A Transformation Period For Soligenix On Several Fronts

The years of trial research and product development may align to deliver substantial catalyst benefits to the company in the coming months. The two Phase 3 trials have the potential to provide value-creating events in roughly four months. And the SGX301 data has already proven to be statistically significant. Moreover, the DMC nod to increase the study enrollment in the SGX942 trial is also a positive indicator that the study may be meeting its 90% power.

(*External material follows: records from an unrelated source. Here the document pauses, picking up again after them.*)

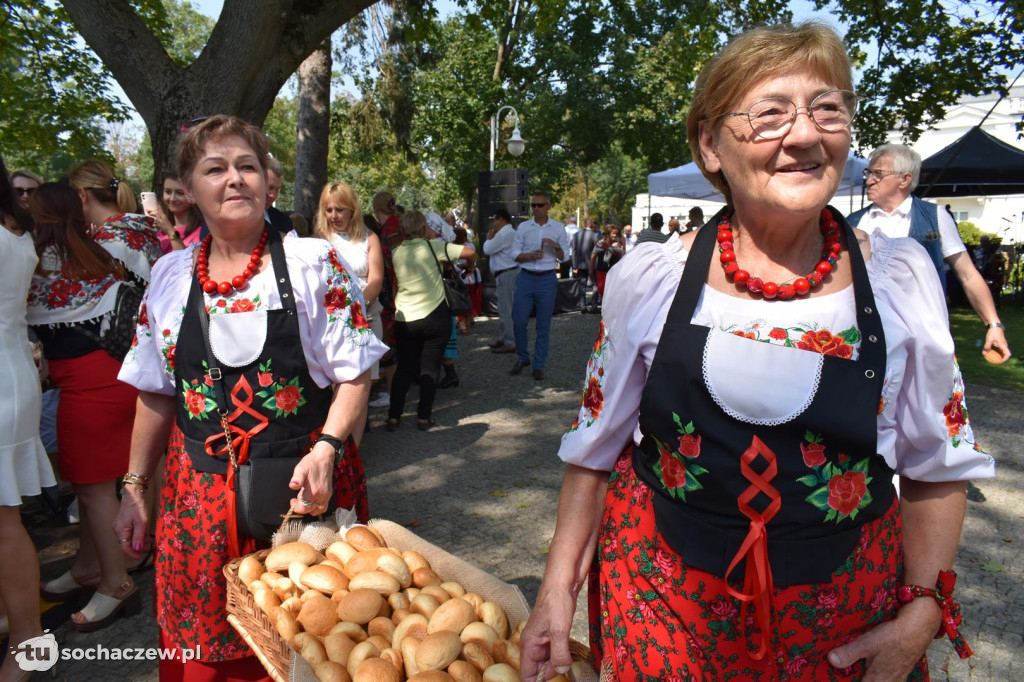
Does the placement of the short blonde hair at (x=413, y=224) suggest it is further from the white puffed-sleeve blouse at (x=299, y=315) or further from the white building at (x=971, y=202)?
the white building at (x=971, y=202)

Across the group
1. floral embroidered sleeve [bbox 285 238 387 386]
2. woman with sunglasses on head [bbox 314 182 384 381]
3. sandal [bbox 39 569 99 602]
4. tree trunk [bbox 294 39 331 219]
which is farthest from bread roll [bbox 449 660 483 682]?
tree trunk [bbox 294 39 331 219]

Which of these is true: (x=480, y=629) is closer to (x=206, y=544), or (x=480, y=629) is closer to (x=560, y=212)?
(x=206, y=544)

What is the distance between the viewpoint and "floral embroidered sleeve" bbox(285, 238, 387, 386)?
7.73ft

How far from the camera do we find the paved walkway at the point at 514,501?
11.5 ft

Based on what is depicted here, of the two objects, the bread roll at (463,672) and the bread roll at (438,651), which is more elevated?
the bread roll at (438,651)

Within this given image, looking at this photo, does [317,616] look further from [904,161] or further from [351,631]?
[904,161]

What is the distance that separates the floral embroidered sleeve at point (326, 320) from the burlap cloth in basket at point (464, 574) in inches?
21.4

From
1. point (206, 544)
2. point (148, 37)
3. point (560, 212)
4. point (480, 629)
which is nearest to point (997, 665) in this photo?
point (480, 629)

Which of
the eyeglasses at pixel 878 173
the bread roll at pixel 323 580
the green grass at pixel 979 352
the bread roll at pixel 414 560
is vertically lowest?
the green grass at pixel 979 352

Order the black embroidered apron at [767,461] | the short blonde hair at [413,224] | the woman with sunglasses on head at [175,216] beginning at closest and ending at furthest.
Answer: the black embroidered apron at [767,461] → the woman with sunglasses on head at [175,216] → the short blonde hair at [413,224]

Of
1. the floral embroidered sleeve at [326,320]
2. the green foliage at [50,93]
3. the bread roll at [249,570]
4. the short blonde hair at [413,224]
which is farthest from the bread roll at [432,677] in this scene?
the green foliage at [50,93]

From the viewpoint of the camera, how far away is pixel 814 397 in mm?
1360

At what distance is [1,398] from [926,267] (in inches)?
124

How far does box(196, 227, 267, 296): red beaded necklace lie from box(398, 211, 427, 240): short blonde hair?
4.86m
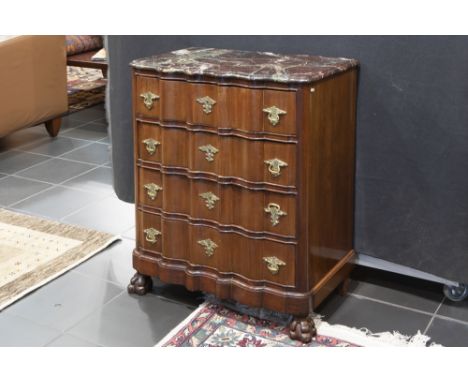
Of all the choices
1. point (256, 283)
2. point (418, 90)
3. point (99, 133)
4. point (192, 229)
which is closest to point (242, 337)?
A: point (256, 283)

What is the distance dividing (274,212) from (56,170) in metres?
2.22

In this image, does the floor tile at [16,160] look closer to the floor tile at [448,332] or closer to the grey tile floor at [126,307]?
the grey tile floor at [126,307]

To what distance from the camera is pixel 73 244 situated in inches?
131

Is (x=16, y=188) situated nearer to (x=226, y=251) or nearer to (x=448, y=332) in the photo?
(x=226, y=251)

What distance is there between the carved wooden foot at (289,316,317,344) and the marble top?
777 mm

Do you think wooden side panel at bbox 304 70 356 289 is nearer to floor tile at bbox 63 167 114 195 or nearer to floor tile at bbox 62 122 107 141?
floor tile at bbox 63 167 114 195

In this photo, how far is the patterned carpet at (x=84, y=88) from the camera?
5859 millimetres

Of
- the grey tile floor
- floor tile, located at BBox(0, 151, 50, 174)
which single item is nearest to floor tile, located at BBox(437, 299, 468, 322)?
the grey tile floor

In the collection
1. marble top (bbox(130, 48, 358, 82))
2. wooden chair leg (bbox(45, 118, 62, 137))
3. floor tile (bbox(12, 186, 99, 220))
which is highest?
marble top (bbox(130, 48, 358, 82))

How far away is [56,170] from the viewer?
434 cm

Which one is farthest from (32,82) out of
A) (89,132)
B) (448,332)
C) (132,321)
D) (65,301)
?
(448,332)

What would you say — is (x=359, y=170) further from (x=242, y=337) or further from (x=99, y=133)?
(x=99, y=133)

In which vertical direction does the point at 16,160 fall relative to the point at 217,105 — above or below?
below

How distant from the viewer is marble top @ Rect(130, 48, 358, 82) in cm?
233
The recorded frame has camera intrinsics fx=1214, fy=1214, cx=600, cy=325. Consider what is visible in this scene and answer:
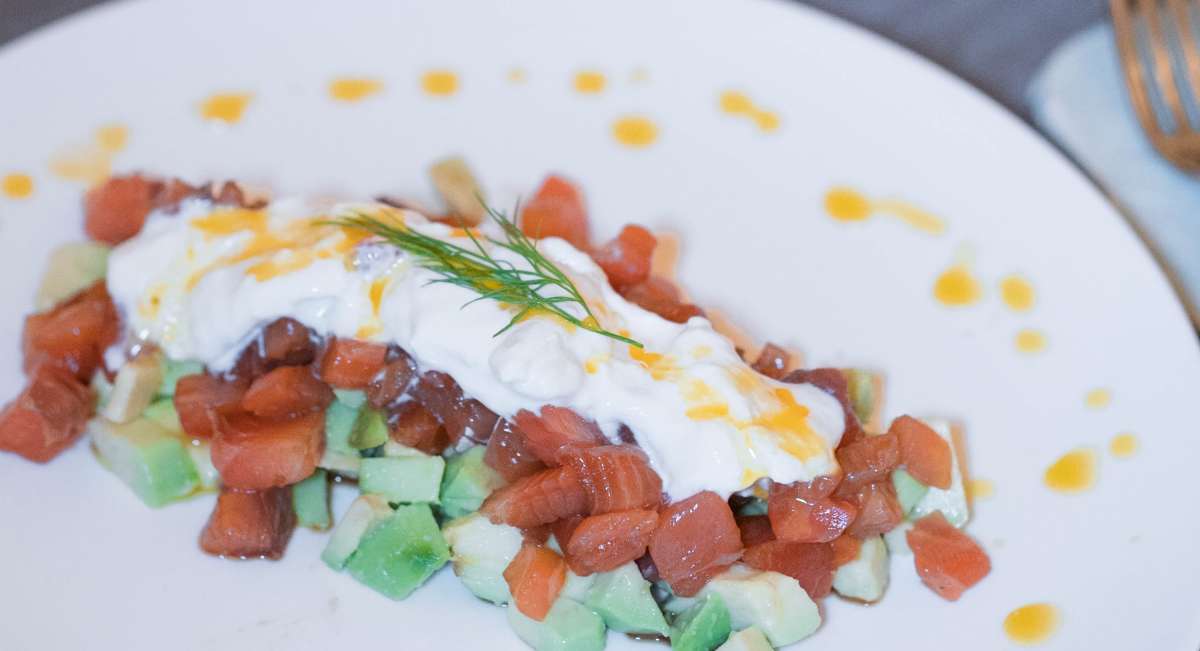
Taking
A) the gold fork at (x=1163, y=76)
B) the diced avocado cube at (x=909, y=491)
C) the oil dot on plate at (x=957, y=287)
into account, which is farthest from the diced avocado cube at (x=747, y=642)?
the gold fork at (x=1163, y=76)

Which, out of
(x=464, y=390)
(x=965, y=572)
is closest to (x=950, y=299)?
(x=965, y=572)

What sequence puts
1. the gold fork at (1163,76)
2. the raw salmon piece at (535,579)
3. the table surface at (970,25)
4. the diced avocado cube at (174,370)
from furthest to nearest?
the table surface at (970,25) → the gold fork at (1163,76) → the diced avocado cube at (174,370) → the raw salmon piece at (535,579)

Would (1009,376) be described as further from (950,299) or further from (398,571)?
(398,571)

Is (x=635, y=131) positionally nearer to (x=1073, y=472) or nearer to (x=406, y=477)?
(x=406, y=477)

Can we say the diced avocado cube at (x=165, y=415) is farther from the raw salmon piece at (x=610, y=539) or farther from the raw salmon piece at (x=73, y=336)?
the raw salmon piece at (x=610, y=539)

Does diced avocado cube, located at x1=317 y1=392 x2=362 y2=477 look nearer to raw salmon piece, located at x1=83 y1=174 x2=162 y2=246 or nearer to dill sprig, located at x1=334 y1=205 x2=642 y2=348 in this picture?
dill sprig, located at x1=334 y1=205 x2=642 y2=348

However, the near term ace-in-the-hole may come from the CiVax™ program. With data in that program also showing positive results and the company’s focus on utilizing the benefits of a protein-based vaccine platform, additional positive interim data could send the value of Soligenix substantially higher. Moreover, while the market is focused on a single company developing a single vaccine, the reality is that there will likely be a need for multiple effective vaccines to treat a global population. And that leaves plenty of room for Soligenix, which can manufacture millions of doses quickly through protein-based vaccine technology.

The bottom line – Soligenix has multiple shots on goal and is positioned to deliver meaningful data in the coming months, not years. Therefore, being early on this call could bring exponential rewards to those taking the time to study what, why, and how this company is preparing to capitalize on its multi-targeted pipeline.